== TASK DESCRIPTION ==
Write the data out again, exactly as given.

(Stored data)
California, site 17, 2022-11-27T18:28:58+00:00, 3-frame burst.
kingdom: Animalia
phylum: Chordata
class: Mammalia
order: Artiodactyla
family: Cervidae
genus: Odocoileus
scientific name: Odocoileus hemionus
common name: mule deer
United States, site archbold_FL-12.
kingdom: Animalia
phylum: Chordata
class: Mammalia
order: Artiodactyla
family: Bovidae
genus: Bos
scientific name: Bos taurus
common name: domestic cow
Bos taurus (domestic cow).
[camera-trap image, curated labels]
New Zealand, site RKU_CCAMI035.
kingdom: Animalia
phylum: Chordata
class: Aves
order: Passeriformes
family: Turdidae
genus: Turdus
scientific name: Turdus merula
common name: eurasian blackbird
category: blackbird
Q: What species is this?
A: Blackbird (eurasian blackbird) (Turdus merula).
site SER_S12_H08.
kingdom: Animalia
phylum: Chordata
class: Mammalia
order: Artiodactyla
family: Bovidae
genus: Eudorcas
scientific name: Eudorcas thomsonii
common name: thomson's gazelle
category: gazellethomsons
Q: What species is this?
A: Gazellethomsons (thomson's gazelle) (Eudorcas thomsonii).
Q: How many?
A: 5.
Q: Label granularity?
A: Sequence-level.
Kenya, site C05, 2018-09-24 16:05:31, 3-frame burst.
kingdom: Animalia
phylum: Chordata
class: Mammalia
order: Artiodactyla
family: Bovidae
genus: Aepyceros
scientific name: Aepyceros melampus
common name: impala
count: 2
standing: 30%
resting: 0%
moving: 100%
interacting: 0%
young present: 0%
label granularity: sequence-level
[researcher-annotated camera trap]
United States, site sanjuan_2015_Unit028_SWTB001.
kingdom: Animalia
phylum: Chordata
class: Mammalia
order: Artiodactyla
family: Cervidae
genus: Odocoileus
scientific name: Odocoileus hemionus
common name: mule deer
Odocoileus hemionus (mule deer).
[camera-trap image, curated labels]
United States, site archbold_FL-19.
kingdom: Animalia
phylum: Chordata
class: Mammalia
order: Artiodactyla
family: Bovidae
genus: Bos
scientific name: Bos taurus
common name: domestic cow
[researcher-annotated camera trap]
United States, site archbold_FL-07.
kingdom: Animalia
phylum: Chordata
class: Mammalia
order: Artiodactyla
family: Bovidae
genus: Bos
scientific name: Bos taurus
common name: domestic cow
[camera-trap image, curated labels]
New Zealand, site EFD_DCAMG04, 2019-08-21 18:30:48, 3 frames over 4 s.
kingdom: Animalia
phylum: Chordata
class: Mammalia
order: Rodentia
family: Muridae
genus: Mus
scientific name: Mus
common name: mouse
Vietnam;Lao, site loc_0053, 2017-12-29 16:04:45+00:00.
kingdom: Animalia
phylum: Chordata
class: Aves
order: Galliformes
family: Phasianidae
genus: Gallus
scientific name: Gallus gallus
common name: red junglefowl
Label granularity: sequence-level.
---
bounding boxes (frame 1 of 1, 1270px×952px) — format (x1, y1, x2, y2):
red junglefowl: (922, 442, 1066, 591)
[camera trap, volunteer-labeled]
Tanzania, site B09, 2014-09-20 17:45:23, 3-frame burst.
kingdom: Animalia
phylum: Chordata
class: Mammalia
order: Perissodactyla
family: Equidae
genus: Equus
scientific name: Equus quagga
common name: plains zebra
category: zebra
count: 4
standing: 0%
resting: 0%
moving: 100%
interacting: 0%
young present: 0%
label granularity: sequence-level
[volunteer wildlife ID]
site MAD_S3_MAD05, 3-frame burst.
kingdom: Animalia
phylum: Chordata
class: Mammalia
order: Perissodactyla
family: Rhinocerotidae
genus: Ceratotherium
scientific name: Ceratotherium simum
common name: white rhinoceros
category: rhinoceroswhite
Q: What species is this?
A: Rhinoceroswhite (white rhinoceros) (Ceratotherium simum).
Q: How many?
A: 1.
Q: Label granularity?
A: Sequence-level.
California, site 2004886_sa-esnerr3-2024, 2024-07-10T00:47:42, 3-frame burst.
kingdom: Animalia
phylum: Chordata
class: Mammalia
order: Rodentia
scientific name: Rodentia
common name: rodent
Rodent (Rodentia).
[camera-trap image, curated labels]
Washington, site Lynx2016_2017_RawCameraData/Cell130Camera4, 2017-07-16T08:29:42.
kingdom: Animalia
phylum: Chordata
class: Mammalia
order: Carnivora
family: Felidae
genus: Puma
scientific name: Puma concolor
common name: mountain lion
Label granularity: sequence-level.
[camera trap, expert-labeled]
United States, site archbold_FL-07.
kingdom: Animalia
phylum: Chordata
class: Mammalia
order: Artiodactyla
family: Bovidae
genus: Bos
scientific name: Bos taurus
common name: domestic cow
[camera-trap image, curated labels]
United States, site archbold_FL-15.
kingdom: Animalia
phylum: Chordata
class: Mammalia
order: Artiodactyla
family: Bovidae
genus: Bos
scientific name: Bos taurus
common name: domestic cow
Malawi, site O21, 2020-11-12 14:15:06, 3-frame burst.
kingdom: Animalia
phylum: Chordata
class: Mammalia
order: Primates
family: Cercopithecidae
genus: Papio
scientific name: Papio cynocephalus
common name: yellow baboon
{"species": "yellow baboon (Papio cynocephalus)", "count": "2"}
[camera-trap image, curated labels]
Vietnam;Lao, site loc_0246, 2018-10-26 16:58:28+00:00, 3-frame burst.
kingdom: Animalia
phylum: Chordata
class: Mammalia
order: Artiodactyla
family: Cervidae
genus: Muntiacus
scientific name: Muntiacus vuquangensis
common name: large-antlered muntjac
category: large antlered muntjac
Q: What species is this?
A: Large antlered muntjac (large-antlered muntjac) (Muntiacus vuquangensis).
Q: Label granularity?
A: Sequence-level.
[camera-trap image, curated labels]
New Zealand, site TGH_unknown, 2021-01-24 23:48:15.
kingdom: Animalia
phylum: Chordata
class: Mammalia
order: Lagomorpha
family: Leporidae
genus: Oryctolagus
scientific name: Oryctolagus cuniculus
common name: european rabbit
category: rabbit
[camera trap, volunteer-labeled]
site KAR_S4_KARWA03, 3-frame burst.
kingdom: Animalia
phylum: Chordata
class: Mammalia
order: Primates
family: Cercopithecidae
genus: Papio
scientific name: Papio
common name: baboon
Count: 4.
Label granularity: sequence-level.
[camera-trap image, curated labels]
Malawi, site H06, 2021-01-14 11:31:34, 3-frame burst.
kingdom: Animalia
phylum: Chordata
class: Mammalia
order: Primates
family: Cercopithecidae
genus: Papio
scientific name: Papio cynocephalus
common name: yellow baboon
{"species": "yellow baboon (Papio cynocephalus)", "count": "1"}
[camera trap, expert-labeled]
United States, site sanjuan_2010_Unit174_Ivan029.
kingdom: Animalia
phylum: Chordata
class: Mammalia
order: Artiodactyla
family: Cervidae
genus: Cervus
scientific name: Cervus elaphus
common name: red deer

== WRITTEN RESPONSE ==
California, site 17, 2022-11-27T18:28:58+00:00, 3-frame burst.
kingdom: Animalia
phylum: Chordata
class: Mammalia
order: Artiodactyla
family: Cervidae
genus: Odocoileus
scientific name: Odocoileus hemionus
common name: mule deer
United States, site archbold_FL-12.
kingdom: Animalia
phylum: Chordata
class: Mammalia
order: Artiodactyla
family: Bovidae
genus: Bos
scientific name: Bos taurus
common name: domestic cow
Bos taurus (domestic cow).
[camera-trap image, curated labels]
New Zealand, site RKU_CCAMI035.
kingdom: Animalia
phylum: Chordata
class: Aves
order: Passeriformes
family: Turdidae
genus: Turdus
scientific name: Turdus merula
common name: eurasian blackbird
category: blackbird
Q: What species is this?
A: Blackbird (eurasian blackbird) (Turdus merula).
site SER_S12_H08.
kingdom: Animalia
phylum: Chordata
class: Mammalia
order: Artiodactyla
family: Bovidae
genus: Eudorcas
scientific name: Eudorcas thomsonii
common name: thomson's gazelle
category: gazellethomsons
Q: What species is this?
A: Gazellethomsons (thomson's gazelle) (Eudorcas thomsonii).
Q: How many?
A: 5.
Q: Label granularity?
A: Sequence-level.
Kenya, site C05, 2018-09-24 16:05:31, 3-frame burst.
kingdom: Animalia
phylum: Chordata
class: Mammalia
order: Artiodactyla
family: Bovidae
genus: Aepyceros
scientific name: Aepyceros melampus
common name: impala
count: 2
standing: 30%
resting: 0%
moving: 100%
interacting: 0%
young present: 0%
label granularity: sequence-level
[researcher-annotated camera trap]
United States, site sanjuan_2015_Unit028_SWTB001.
kingdom: Animalia
phylum: Chordata
class: Mammalia
order: Artiodactyla
family: Cervidae
genus: Odocoileus
scientific name: Odocoileus hemionus
common name: mule deer
Odocoileus hemionus (mule deer).
[camera-trap image, curated labels]
United States, site archbold_FL-19.
kingdom: Animalia
phylum: Chordata
class: Mammalia
order: Artiodactyla
family: Bovidae
genus: Bos
scientific name: Bos taurus
common name: domestic cow
[researcher-annotated camera trap]
United States, site archbold_FL-07.
kingdom: Animalia
phylum: Chordata
class: Mammalia
order: Artiodactyla
family: Bovidae
genus: Bos
scientific name: Bos taurus
common name: domestic cow
[camera-trap image, curated labels]
New Zealand, site EFD_DCAMG04, 2019-08-21 18:30:48, 3 frames over 4 s.
kingdom: Animalia
phylum: Chordata
class: Mammalia
order: Rodentia
family: Muridae
genus: Mus
scientific name: Mus
common name: mouse
Vietnam;Lao, site loc_0053, 2017-12-29 16:04:45+00:00.
kingdom: Animalia
phylum: Chordata
class: Aves
order: Galliformes
family: Phasianidae
genus: Gallus
scientific name: Gallus gallus
common name: red junglefowl
Label granularity: sequence-level.
---
bounding boxes (frame 1 of 1, 1270px×952px) — format (x1, y1, x2, y2):
red junglefowl: (922, 442, 1066, 591)
[camera trap, volunteer-labeled]
Tanzania, site B09, 2014-09-20 17:45:23, 3-frame burst.
kingdom: Animalia
phylum: Chordata
class: Mammalia
order: Perissodactyla
family: Equidae
genus: Equus
scientific name: Equus quagga
common name: plains zebra
category: zebra
count: 4
standing: 0%
resting: 0%
moving: 100%
interacting: 0%
young present: 0%
label granularity: sequence-level
[volunteer wildlife ID]
site MAD_S3_MAD05, 3-frame burst.
kingdom: Animalia
phylum: Chordata
class: Mammalia
order: Perissodactyla
family: Rhinocerotidae
genus: Ceratotherium
scientific name: Ceratotherium simum
common name: white rhinoceros
category: rhinoceroswhite
Q: What species is this?
A: Rhinoceroswhite (white rhinoceros) (Ceratotherium simum).
Q: How many?
A: 1.
Q: Label granularity?
A: Sequence-level.
California, site 2004886_sa-esnerr3-2024, 2024-07-10T00:47:42, 3-frame burst.
kingdom: Animalia
phylum: Chordata
class: Mammalia
order: Rodentia
scientific name: Rodentia
common name: rodent
Rodent (Rodentia).
[camera-trap image, curated labels]
Washington, site Lynx2016_2017_RawCameraData/Cell130Camera4, 2017-07-16T08:29:42.
kingdom: Animalia
phylum: Chordata
class: Mammalia
order: Carnivora
family: Felidae
genus: Puma
scientific name: Puma concolor
common name: mountain lion
Label granularity: sequence-level.
[camera trap, expert-labeled]
United States, site archbold_FL-07.
kingdom: Animalia
phylum: Chordata
class: Mammalia
order: Artiodactyla
family: Bovidae
genus: Bos
scientific name: Bos taurus
common name: domestic cow
[camera-trap image, curated labels]
United States, site archbold_FL-15.
kingdom: Animalia
phylum: Chordata
class: Mammalia
order: Artiodactyla
family: Bovidae
genus: Bos
scientific name: Bos taurus
common name: domestic cow
Malawi, site O21, 2020-11-12 14:15:06, 3-frame burst.
kingdom: Animalia
phylum: Chordata
class: Mammalia
order: Primates
family: Cercopithecidae
genus: Papio
scientific name: Papio cynocephalus
common name: yellow baboon
{"species": "yellow baboon (Papio cynocephalus)", "count": "2"}
[camera-trap image, curated labels]
Vietnam;Lao, site loc_0246, 2018-10-26 16:58:28+00:00, 3-frame burst.
kingdom: Animalia
phylum: Chordata
class: Mammalia
order: Artiodactyla
family: Cervidae
genus: Muntiacus
scientific name: Muntiacus vuquangensis
common name: large-antlered muntjac
category: large antlered muntjac
Q: What species is this?
A: Large antlered muntjac (large-antlered muntjac) (Muntiacus vuquangensis).
Q: Label granularity?
A: Sequence-level.
[camera-trap image, curated labels]
New Zealand, site TGH_unknown, 2021-01-24 23:48:15.
kingdom: Animalia
phylum: Chordata
class: Mammalia
order: Lagomorpha
family: Leporidae
genus: Oryctolagus
scientific name: Oryctolagus cuniculus
common name: european rabbit
category: rabbit
[camera trap, volunteer-labeled]
site KAR_S4_KARWA03, 3-frame burst.
kingdom: Animalia
phylum: Chordata
class: Mammalia
order: Primates
family: Cercopithecidae
genus: Papio
scientific name: Papio
common name: baboon
Count: 4.
Label granularity: sequence-level.
[camera-trap image, curated labels]
Malawi, site H06, 2021-01-14 11:31:34, 3-frame burst.
kingdom: Animalia
phylum: Chordata
class: Mammalia
order: Primates
family: Cercopithecidae
genus: Papio
scientific name: Papio cynocephalus
common name: yellow baboon
{"species": "yellow baboon (Papio cynocephalus)", "count": "1"}
[camera trap, expert-labeled]
United States, site sanjuan_2010_Unit174_Ivan029.
kingdom: Animalia
phylum: Chordata
class: Mammalia
order: Artiodactyla
family: Cervidae
genus: Cervus
scientific name: Cervus elaphus
common name: red deer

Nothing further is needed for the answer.